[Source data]
— begin —

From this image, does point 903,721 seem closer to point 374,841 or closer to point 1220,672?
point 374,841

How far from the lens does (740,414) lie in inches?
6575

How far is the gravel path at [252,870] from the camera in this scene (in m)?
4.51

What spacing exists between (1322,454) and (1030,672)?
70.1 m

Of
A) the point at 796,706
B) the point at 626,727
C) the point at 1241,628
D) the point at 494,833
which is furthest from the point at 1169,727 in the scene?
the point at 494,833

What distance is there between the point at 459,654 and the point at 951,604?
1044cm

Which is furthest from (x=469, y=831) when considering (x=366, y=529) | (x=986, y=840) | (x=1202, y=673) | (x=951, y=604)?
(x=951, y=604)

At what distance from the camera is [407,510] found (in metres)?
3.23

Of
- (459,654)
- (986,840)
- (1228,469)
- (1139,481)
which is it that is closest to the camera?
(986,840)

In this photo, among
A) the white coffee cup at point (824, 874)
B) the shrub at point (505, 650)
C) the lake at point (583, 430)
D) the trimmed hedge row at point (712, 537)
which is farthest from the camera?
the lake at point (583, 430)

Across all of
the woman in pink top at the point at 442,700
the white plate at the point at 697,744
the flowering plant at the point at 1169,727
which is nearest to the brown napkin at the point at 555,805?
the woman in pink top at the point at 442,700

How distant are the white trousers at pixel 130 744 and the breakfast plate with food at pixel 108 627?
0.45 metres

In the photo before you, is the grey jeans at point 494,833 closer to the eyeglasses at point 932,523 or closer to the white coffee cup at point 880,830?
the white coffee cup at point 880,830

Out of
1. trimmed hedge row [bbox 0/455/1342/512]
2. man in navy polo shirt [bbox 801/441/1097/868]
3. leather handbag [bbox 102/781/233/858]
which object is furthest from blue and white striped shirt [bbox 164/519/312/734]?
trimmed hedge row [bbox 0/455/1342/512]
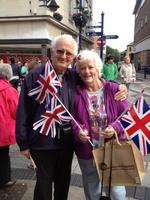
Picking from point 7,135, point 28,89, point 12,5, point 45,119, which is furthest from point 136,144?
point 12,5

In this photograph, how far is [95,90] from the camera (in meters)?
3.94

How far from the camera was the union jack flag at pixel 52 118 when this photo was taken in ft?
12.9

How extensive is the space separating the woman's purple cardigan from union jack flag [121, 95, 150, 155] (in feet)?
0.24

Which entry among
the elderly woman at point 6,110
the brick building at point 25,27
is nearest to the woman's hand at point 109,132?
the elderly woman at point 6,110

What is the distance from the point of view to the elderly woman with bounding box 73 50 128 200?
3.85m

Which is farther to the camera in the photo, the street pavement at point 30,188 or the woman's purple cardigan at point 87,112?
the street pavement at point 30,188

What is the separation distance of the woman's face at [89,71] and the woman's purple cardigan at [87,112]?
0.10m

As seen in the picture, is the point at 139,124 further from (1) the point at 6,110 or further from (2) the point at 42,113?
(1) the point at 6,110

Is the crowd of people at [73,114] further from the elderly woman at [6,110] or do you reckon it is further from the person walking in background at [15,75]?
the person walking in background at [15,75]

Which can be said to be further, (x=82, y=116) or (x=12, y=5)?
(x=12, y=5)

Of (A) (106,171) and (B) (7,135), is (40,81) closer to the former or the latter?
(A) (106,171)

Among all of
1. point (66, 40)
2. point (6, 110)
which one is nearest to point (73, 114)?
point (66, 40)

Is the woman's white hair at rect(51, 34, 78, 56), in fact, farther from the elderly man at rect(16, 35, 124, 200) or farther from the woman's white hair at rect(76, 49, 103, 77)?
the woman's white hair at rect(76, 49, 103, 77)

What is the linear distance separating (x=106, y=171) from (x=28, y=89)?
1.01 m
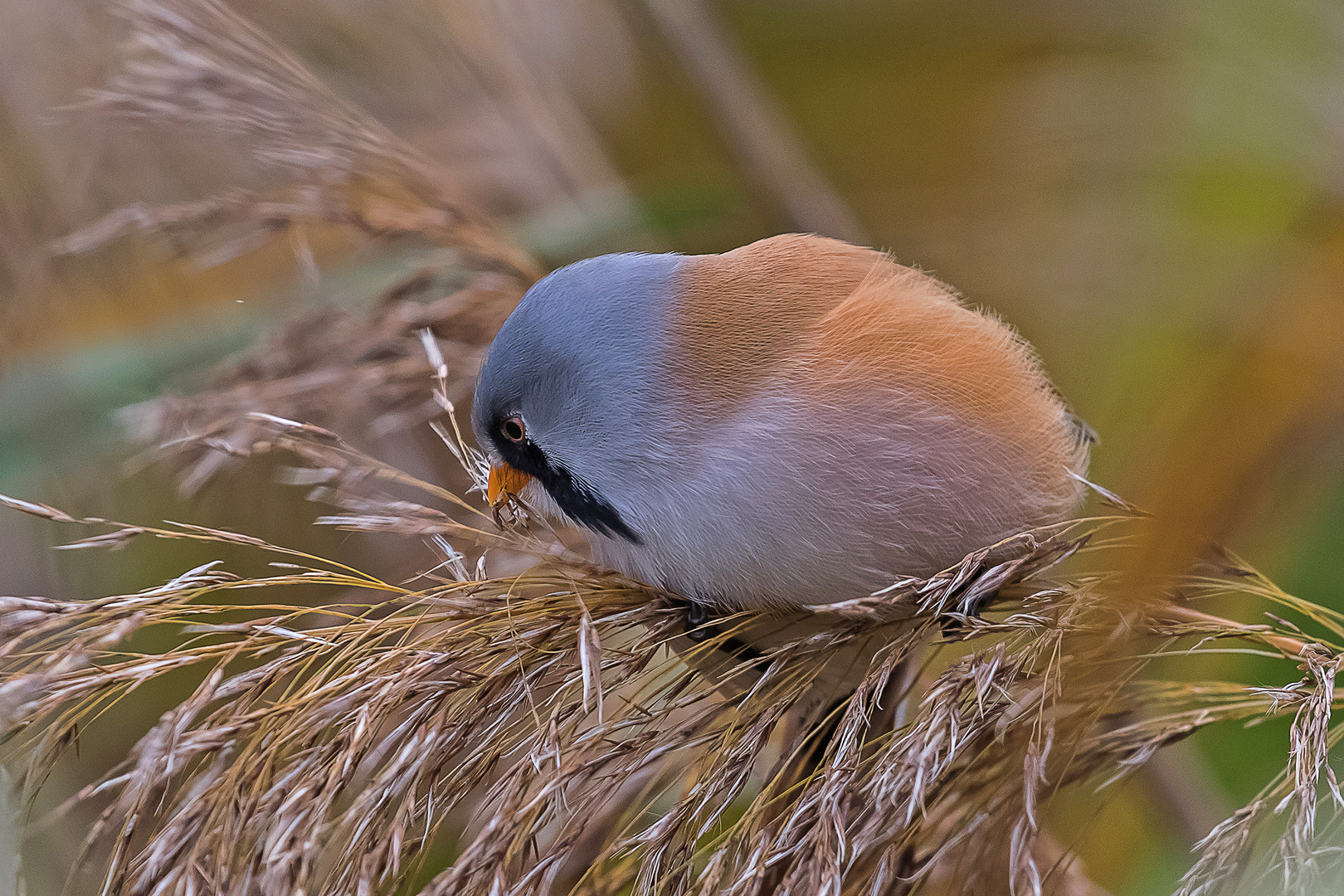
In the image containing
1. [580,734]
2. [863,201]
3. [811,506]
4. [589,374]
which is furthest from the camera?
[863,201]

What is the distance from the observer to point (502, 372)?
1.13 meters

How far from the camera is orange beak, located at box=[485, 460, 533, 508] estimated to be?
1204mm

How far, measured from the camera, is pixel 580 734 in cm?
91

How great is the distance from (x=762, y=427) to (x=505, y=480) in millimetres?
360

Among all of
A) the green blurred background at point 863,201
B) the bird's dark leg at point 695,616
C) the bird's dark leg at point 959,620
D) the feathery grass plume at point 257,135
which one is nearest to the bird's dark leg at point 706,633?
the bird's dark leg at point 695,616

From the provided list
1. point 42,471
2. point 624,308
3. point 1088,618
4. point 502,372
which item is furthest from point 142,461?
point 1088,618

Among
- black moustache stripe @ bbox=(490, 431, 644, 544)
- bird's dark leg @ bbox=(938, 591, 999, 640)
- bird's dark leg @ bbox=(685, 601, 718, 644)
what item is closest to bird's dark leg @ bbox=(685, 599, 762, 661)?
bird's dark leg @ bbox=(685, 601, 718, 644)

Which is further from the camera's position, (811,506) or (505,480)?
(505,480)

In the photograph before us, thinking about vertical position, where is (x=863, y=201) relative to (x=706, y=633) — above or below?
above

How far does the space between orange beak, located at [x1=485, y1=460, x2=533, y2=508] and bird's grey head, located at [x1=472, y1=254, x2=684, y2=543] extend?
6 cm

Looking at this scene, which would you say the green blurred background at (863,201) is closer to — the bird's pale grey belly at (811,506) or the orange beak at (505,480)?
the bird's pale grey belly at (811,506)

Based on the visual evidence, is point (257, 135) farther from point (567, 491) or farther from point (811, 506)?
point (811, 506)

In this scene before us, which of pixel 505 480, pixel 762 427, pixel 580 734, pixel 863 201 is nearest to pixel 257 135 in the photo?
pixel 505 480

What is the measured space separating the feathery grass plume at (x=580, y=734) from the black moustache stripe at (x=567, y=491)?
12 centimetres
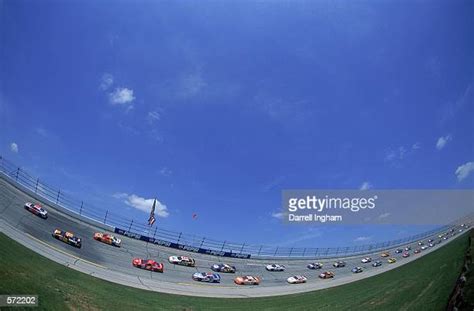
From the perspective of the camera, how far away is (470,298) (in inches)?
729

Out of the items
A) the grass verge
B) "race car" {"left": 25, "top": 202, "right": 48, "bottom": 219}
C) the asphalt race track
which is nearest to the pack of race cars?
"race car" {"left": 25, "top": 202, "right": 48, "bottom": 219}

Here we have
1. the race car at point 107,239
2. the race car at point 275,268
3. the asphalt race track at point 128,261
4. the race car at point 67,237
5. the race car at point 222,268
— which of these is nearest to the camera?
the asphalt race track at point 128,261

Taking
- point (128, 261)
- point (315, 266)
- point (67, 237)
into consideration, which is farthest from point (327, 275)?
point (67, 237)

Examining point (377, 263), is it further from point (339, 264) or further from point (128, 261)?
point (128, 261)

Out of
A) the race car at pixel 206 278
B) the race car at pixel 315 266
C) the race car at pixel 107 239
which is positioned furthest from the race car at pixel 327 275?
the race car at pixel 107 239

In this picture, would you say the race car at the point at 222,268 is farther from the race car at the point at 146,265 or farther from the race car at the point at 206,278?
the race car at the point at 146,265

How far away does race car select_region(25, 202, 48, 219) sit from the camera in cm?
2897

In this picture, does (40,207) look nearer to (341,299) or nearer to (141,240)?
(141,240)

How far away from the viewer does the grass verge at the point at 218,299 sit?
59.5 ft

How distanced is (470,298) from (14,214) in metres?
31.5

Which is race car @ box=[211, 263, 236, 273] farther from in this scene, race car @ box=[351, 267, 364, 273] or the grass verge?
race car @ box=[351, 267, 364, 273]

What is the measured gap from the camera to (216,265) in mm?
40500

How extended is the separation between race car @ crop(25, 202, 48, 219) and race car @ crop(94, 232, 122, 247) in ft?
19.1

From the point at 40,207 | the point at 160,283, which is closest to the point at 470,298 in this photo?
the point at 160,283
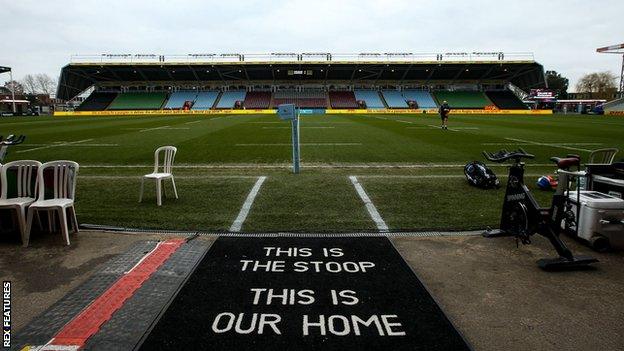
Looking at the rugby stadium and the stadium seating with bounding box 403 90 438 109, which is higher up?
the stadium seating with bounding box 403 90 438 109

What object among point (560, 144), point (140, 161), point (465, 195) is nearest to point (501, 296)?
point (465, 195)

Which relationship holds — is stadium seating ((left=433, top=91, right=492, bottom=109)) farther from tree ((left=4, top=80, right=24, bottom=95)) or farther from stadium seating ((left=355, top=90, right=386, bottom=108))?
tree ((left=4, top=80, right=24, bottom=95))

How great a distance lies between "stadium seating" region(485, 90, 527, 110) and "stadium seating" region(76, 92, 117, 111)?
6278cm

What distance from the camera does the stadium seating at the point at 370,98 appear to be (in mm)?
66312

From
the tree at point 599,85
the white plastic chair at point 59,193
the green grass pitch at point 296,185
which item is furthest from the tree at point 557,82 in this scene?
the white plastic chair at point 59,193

— end —

▶ [Work required] Only the lines from the one containing "In this picture, would" through the last line of the entries above belong in the copy; reproduce them exactly and drop every picture.

▶ [The reply]
In this picture, would you say the race car at the point at 222,268 is farther from the race car at the point at 146,265 or farther from the race car at the point at 206,278?
the race car at the point at 146,265

How far away does race car select_region(25, 202, 48, 219) sit from the camera in cm?
2897

In this picture, does (40,207) look nearer to (341,299) or nearer to (141,240)?
(141,240)

How far away from the viewer does the grass verge at the point at 218,299 sit?
59.5 ft

How distanced is (470,298) from (14,214) in metres?
31.5

Which is race car @ box=[211, 263, 236, 273] farther from in this scene, race car @ box=[351, 267, 364, 273] or the grass verge?
race car @ box=[351, 267, 364, 273]

What is the measured gap from the camera to (216,265) in mm?
40500

How extended is the separation between race car @ crop(25, 202, 48, 219) and race car @ crop(94, 232, 122, 247) in ft?
19.1

From the point at 40,207 | the point at 160,283, which is closest to the point at 470,298 in this photo?
the point at 160,283
Looking at the rugby stadium and the stadium seating with bounding box 403 90 438 109, which is higher up?
the stadium seating with bounding box 403 90 438 109

What object among point (560, 144), point (140, 161), point (465, 195) is nearest to point (501, 296)?
point (465, 195)

Which relationship holds — is stadium seating ((left=433, top=91, right=492, bottom=109)) farther from tree ((left=4, top=80, right=24, bottom=95)) or farther from stadium seating ((left=355, top=90, right=386, bottom=108))?
tree ((left=4, top=80, right=24, bottom=95))

How great a distance lies between "stadium seating" region(485, 90, 527, 110) and "stadium seating" region(76, 92, 117, 111)?
6278cm

What distance from the camera does the stadium seating at the point at 370,98 appear to be (in mm)?
66312

From
the tree at point 599,85
the white plastic chair at point 59,193
the green grass pitch at point 296,185
which item is furthest from the tree at point 557,82 in this scene?
the white plastic chair at point 59,193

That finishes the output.